A block of data:
START

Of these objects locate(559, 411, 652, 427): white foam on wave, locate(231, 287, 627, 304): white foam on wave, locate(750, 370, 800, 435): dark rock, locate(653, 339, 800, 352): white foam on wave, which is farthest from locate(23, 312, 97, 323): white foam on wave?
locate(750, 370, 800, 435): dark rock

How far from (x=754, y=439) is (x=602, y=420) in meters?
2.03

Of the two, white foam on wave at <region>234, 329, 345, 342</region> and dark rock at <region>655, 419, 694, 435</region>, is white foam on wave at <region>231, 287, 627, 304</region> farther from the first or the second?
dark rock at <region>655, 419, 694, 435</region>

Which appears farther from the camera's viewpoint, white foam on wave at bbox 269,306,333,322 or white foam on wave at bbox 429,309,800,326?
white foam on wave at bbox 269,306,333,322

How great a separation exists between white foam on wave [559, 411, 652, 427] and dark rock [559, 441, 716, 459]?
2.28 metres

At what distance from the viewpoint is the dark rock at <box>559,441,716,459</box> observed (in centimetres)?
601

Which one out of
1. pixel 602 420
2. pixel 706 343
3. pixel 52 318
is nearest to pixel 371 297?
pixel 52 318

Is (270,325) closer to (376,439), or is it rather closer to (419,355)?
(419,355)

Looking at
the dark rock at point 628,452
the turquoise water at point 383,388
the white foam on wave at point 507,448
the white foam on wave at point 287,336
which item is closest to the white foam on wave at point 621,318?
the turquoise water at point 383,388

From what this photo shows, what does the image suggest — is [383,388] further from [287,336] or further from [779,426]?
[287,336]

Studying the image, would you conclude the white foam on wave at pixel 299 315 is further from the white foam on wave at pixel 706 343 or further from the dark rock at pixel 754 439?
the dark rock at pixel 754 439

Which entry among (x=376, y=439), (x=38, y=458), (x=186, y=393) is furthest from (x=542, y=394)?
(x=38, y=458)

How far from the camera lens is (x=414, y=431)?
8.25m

END

* Request: Give everything from the line containing "Studying the image, would" down to the end of the rows as a numbered list, leaving out blank lines.

* The output:
1. Studying the image, would you conclude the white foam on wave at pixel 299 315 is further from the white foam on wave at pixel 706 343 or further from the dark rock at pixel 754 439?
2. the dark rock at pixel 754 439
3. Which entry among (x=376, y=439), (x=38, y=458), (x=186, y=393) is furthest from (x=542, y=394)?
4. (x=38, y=458)
5. How far from the camera lens is (x=414, y=431)?
6. 8.25m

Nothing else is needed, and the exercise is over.